▶ _Exercise task_
Begin at the line that holds "From [852,418], [362,400], [424,324], [680,401], which" and copy each line exactly until the data below ends, including that last line but no pictures.

════════

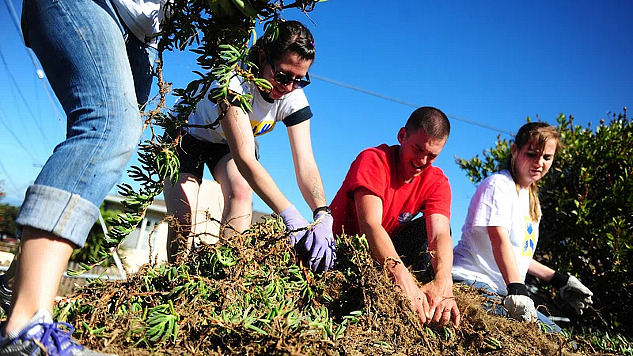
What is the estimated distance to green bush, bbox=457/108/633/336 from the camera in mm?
4684

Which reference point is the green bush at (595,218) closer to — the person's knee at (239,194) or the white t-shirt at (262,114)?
the white t-shirt at (262,114)

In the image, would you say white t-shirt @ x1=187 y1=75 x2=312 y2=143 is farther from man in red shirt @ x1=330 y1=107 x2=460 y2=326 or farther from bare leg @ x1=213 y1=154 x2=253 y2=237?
man in red shirt @ x1=330 y1=107 x2=460 y2=326

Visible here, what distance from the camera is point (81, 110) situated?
1.45 meters

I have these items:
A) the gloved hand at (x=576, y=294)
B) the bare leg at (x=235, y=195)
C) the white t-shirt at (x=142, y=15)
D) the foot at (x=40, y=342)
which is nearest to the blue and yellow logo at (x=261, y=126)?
the bare leg at (x=235, y=195)

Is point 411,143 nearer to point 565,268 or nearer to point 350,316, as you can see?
point 350,316

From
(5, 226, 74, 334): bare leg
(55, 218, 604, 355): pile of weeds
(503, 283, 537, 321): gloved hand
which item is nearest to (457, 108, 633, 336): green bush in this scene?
(503, 283, 537, 321): gloved hand

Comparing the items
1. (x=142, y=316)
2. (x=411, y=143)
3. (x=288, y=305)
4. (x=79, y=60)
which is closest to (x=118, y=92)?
(x=79, y=60)

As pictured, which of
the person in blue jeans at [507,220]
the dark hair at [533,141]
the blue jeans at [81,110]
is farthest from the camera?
the dark hair at [533,141]

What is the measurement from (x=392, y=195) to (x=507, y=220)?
3.05 ft

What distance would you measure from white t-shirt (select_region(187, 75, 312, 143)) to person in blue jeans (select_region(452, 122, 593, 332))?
147 cm

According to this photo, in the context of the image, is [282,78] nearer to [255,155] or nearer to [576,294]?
[255,155]

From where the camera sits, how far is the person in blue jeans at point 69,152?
1.26 meters

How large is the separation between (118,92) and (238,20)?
483 mm

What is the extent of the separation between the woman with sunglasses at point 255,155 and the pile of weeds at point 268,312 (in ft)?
0.54
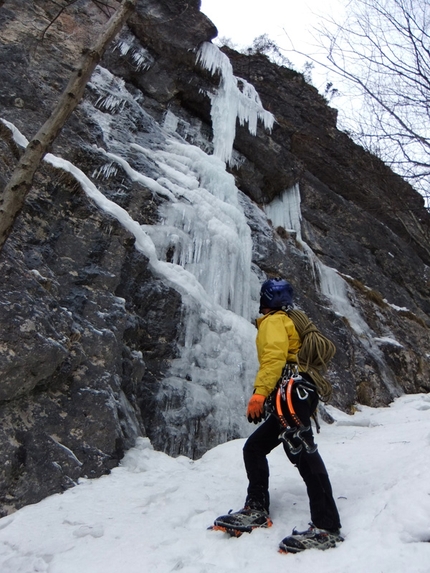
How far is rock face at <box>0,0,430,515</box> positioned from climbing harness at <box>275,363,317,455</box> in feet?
5.88

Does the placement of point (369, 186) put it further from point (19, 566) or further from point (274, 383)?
point (19, 566)

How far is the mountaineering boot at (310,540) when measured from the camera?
2.34m

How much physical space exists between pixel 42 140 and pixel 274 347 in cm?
174

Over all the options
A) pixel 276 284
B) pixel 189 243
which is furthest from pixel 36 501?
pixel 189 243

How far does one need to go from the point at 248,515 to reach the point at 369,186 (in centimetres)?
1371

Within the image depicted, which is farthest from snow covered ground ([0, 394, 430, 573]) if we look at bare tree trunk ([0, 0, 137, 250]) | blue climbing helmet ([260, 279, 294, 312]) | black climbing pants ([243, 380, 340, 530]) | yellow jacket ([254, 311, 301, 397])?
bare tree trunk ([0, 0, 137, 250])

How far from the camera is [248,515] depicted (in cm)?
271

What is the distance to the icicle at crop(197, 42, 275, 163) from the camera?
12.7 meters

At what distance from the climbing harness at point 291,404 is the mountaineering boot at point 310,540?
0.39m

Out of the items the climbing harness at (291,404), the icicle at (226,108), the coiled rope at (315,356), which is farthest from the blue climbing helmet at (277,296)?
the icicle at (226,108)

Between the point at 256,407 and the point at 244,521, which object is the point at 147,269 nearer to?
the point at 256,407

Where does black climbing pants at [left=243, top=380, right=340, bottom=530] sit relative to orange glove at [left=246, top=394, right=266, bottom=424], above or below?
below

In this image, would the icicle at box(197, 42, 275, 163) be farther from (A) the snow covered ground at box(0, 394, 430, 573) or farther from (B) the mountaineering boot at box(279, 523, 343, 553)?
(B) the mountaineering boot at box(279, 523, 343, 553)

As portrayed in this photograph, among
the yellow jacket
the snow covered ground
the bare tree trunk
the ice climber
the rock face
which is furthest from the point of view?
the rock face
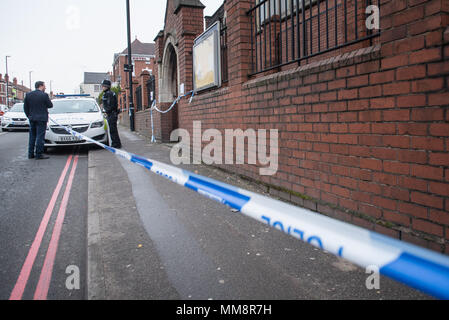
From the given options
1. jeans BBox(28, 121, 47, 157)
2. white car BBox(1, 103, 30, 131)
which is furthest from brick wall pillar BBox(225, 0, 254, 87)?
white car BBox(1, 103, 30, 131)

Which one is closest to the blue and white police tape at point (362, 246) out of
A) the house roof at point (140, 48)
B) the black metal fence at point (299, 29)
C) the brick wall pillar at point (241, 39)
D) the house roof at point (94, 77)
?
the black metal fence at point (299, 29)

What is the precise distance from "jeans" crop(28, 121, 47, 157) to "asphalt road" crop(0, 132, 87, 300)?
1647 millimetres

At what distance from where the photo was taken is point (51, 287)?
2.57 m

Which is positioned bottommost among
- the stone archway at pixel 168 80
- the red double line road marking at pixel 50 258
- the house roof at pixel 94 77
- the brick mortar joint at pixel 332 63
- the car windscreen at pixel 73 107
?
the red double line road marking at pixel 50 258

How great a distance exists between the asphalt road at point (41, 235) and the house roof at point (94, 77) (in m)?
103

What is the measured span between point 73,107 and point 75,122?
1191mm

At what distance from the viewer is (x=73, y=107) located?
1077cm

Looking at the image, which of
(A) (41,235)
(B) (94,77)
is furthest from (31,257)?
(B) (94,77)

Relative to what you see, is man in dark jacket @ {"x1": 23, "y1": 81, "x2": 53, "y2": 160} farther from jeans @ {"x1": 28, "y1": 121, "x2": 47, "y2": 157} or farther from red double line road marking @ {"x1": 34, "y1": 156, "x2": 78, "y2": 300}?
red double line road marking @ {"x1": 34, "y1": 156, "x2": 78, "y2": 300}

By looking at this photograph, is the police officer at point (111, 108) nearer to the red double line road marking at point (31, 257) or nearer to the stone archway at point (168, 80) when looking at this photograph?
the stone archway at point (168, 80)

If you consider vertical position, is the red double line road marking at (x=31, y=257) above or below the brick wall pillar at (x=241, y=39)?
below

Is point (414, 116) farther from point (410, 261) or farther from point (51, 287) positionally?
point (51, 287)

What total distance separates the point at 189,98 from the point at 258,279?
6.63m

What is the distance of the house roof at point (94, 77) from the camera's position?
102 m
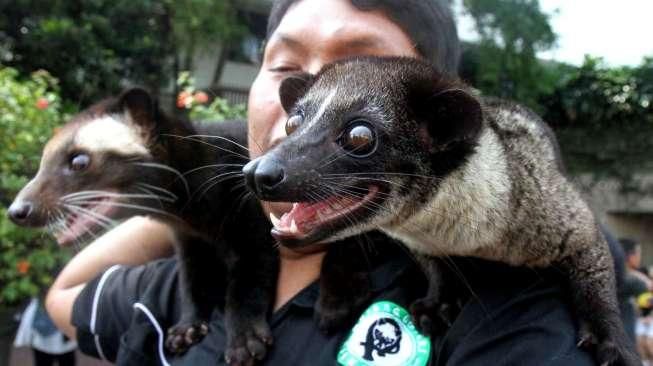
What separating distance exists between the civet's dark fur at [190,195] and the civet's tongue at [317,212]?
2.31 ft

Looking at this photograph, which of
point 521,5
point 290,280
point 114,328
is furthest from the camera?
point 521,5

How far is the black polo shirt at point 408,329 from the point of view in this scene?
65.4 inches

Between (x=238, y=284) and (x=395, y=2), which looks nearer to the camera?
(x=395, y=2)

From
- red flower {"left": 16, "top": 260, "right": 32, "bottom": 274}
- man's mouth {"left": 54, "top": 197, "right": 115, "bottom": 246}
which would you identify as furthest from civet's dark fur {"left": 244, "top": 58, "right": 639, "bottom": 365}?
red flower {"left": 16, "top": 260, "right": 32, "bottom": 274}

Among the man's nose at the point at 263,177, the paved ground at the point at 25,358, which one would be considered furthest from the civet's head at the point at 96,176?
the paved ground at the point at 25,358

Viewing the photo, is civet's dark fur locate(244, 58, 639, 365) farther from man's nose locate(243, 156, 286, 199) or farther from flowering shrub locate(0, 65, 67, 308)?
flowering shrub locate(0, 65, 67, 308)

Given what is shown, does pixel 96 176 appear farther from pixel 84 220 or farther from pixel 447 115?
pixel 447 115

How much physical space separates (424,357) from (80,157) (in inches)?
71.7

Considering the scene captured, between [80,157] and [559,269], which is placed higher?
[559,269]

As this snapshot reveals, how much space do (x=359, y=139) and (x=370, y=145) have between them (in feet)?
0.14

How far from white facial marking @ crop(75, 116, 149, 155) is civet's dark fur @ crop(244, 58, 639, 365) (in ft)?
3.77

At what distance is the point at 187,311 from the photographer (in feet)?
8.05

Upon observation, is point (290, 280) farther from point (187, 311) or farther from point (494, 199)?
point (494, 199)

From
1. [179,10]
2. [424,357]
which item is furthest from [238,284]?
[179,10]
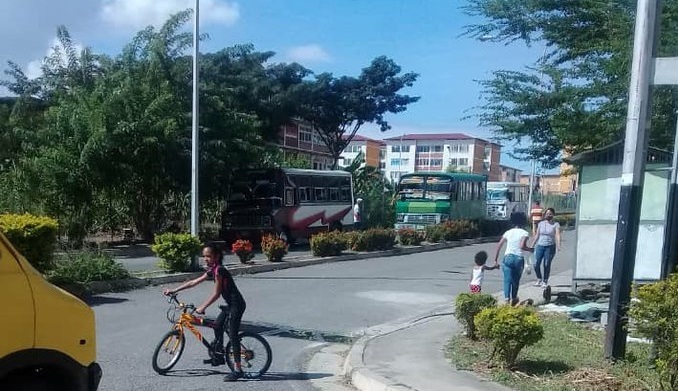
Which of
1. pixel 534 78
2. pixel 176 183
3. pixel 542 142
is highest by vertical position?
pixel 534 78

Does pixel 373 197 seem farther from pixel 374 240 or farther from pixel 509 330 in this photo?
pixel 509 330

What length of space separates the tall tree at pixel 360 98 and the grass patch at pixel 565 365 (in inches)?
1223

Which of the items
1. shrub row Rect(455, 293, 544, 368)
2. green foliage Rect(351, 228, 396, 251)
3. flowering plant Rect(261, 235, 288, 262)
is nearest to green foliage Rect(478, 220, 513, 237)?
green foliage Rect(351, 228, 396, 251)

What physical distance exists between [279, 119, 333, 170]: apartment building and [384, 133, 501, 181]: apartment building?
1359 inches

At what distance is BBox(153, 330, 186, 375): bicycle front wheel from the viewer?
742 cm

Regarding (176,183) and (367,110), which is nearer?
(176,183)

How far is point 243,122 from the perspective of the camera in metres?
25.6

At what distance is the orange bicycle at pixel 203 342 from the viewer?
7.45 metres

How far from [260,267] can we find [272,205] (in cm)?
666

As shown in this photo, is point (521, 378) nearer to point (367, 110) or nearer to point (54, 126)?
point (54, 126)

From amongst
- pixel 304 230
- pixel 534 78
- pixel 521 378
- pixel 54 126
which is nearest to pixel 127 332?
pixel 521 378

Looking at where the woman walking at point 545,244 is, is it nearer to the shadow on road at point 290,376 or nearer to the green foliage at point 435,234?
the shadow on road at point 290,376

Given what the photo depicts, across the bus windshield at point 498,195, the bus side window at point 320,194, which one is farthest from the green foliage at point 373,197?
the bus windshield at point 498,195

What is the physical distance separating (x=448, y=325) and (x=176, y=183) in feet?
49.9
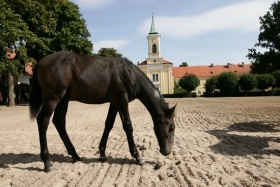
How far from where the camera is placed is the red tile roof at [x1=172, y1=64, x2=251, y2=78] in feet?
427

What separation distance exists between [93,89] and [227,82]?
3359 inches

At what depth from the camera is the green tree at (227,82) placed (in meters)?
87.6

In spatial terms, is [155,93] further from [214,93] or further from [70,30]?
[214,93]

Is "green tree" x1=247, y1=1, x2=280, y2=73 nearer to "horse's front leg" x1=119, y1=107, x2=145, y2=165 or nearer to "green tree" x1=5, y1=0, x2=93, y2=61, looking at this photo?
"horse's front leg" x1=119, y1=107, x2=145, y2=165

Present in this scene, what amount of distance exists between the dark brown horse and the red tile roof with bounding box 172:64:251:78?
125 metres

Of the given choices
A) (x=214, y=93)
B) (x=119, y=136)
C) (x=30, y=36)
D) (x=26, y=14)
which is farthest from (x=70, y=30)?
(x=214, y=93)

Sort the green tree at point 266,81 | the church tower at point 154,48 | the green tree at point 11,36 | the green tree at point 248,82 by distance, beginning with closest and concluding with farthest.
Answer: the green tree at point 11,36 < the green tree at point 266,81 < the green tree at point 248,82 < the church tower at point 154,48

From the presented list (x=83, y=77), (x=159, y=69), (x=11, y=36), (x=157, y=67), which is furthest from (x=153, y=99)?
(x=157, y=67)

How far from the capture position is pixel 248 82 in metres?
87.3

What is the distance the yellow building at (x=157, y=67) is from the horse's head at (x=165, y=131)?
10477 centimetres

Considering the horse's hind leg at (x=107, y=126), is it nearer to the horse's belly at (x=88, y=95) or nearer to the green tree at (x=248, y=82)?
the horse's belly at (x=88, y=95)

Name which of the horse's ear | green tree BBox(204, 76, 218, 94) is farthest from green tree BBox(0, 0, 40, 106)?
green tree BBox(204, 76, 218, 94)

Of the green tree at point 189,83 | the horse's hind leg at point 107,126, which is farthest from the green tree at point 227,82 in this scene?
the horse's hind leg at point 107,126

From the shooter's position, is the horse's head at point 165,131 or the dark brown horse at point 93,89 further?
the horse's head at point 165,131
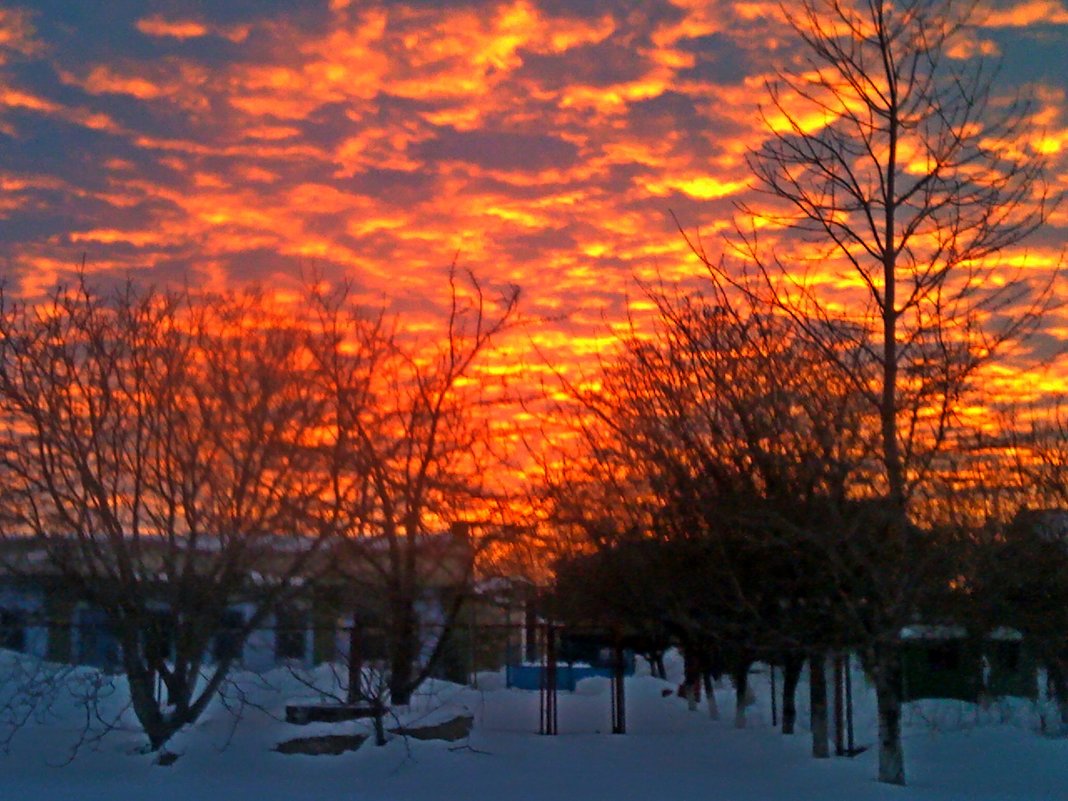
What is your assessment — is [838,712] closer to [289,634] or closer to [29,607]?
[289,634]

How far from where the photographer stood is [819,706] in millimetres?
17078

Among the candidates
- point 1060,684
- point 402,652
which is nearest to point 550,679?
point 402,652

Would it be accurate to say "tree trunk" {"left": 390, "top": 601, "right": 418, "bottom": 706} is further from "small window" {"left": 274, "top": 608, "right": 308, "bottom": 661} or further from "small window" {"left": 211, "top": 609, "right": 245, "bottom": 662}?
"small window" {"left": 211, "top": 609, "right": 245, "bottom": 662}

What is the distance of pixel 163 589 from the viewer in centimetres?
1609

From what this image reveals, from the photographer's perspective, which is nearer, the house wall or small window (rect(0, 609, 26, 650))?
the house wall

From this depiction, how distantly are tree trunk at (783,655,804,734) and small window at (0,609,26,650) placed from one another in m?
10.8

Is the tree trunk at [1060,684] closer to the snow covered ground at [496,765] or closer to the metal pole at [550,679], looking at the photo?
the snow covered ground at [496,765]

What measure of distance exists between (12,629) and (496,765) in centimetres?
742

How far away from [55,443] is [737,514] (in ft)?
27.6

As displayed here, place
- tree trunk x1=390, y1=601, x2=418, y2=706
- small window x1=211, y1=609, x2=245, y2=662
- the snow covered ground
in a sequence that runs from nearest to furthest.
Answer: the snow covered ground < small window x1=211, y1=609, x2=245, y2=662 < tree trunk x1=390, y1=601, x2=418, y2=706

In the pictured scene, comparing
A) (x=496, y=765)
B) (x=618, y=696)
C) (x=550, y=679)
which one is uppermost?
(x=550, y=679)

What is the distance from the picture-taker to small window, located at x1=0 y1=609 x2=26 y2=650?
58.4ft

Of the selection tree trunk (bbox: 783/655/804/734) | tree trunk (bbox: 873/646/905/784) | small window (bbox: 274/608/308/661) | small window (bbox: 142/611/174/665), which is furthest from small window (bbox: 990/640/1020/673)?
small window (bbox: 142/611/174/665)

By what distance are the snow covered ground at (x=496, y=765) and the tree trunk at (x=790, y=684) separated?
0.31 m
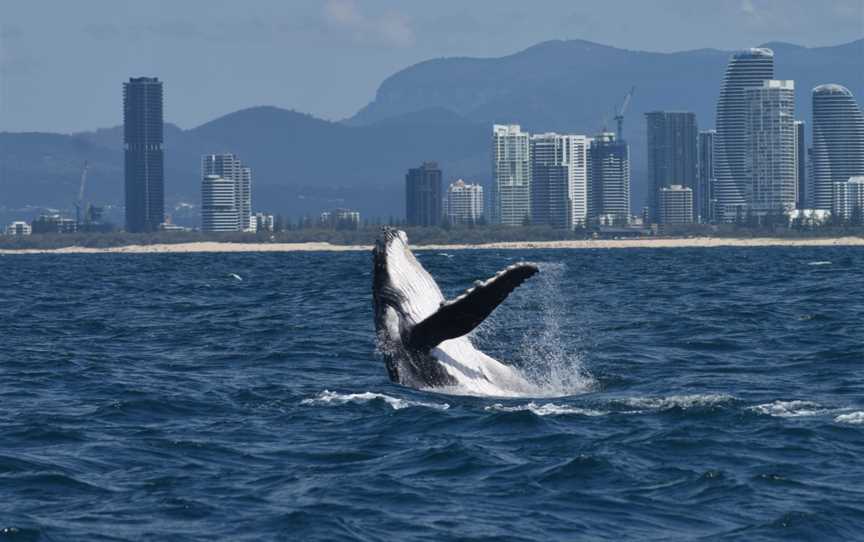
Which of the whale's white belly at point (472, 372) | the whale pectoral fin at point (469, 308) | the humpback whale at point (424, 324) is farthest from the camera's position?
the whale's white belly at point (472, 372)

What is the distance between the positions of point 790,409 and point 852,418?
1002 millimetres

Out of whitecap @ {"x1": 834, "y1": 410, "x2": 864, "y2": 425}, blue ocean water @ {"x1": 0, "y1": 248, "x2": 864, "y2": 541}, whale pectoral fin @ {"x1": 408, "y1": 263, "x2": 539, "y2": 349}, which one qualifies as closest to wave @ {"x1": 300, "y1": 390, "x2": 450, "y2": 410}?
blue ocean water @ {"x1": 0, "y1": 248, "x2": 864, "y2": 541}

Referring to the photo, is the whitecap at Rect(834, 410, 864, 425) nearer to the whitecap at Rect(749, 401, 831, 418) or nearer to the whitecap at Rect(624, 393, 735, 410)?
the whitecap at Rect(749, 401, 831, 418)

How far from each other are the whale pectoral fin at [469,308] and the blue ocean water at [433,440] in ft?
3.53

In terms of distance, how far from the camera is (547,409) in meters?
18.7

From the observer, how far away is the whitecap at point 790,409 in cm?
1841

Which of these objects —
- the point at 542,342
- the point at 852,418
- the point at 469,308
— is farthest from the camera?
the point at 542,342

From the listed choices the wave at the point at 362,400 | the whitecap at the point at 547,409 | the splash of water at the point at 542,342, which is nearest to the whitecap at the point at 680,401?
the whitecap at the point at 547,409

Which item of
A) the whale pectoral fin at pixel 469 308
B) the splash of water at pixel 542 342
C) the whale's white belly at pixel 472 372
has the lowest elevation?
the splash of water at pixel 542 342

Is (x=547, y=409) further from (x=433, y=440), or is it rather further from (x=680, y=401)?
(x=433, y=440)

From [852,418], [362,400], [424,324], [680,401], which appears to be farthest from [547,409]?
[852,418]

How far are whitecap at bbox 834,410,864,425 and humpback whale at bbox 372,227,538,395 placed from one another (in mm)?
4125

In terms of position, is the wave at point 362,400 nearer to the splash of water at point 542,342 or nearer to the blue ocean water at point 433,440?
the blue ocean water at point 433,440

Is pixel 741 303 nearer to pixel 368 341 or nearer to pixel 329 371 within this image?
pixel 368 341
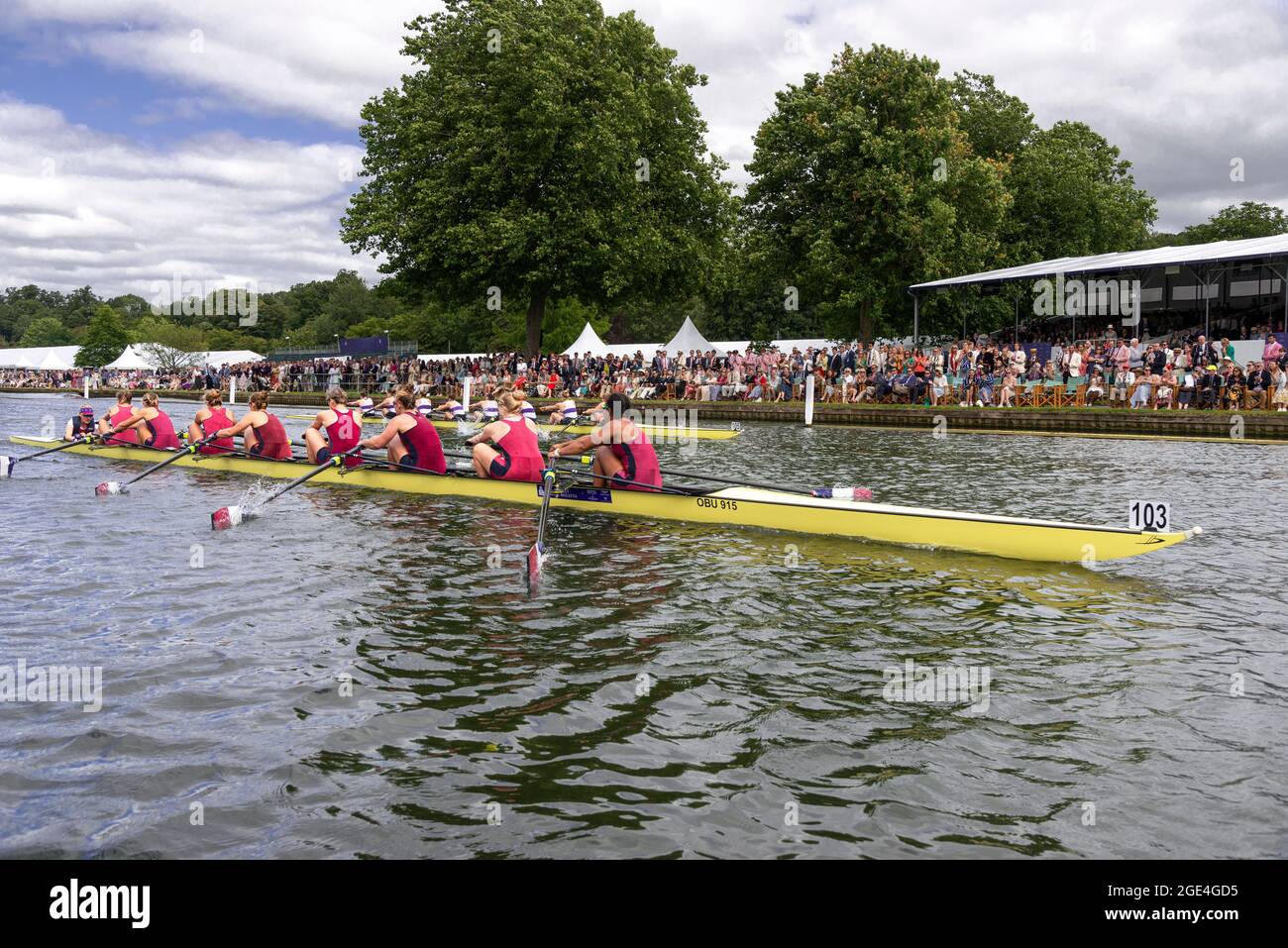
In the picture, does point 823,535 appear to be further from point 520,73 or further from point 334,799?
point 520,73

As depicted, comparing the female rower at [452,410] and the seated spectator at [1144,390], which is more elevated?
the seated spectator at [1144,390]

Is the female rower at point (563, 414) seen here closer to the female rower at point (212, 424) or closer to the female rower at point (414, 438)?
the female rower at point (414, 438)

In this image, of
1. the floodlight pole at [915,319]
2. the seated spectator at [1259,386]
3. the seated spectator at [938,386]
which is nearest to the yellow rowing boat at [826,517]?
the seated spectator at [1259,386]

════════

▶ _Expected answer_
From [852,418], [362,400], [424,324], [680,401], which appears to be farthest from [547,409]?
[852,418]

How far are whitecap at bbox 834,410,864,425 and humpback whale at bbox 372,227,538,395 placed from one another (in mm)?
4125

In terms of position, is the wave at point 362,400 nearer to the splash of water at point 542,342 or nearer to the blue ocean water at point 433,440?
the blue ocean water at point 433,440

Is pixel 741 303 nearer to pixel 368 341 or nearer to pixel 329 371 within this image?
pixel 368 341
In the picture, does point 823,535 appear to be further from point 520,73 or further from point 334,799?
point 520,73

As depicted, comparing the female rower at [452,410] and the seated spectator at [1144,390], which is more elevated?
the seated spectator at [1144,390]

Is the female rower at point (563, 414) seen here closer to the female rower at point (212, 424) or closer to the female rower at point (414, 438)?
the female rower at point (414, 438)

In this image, of
1. the floodlight pole at [915,319]
2. the seated spectator at [1259,386]
3. the seated spectator at [938,386]
which is nearest to the yellow rowing boat at [826,517]?
the seated spectator at [1259,386]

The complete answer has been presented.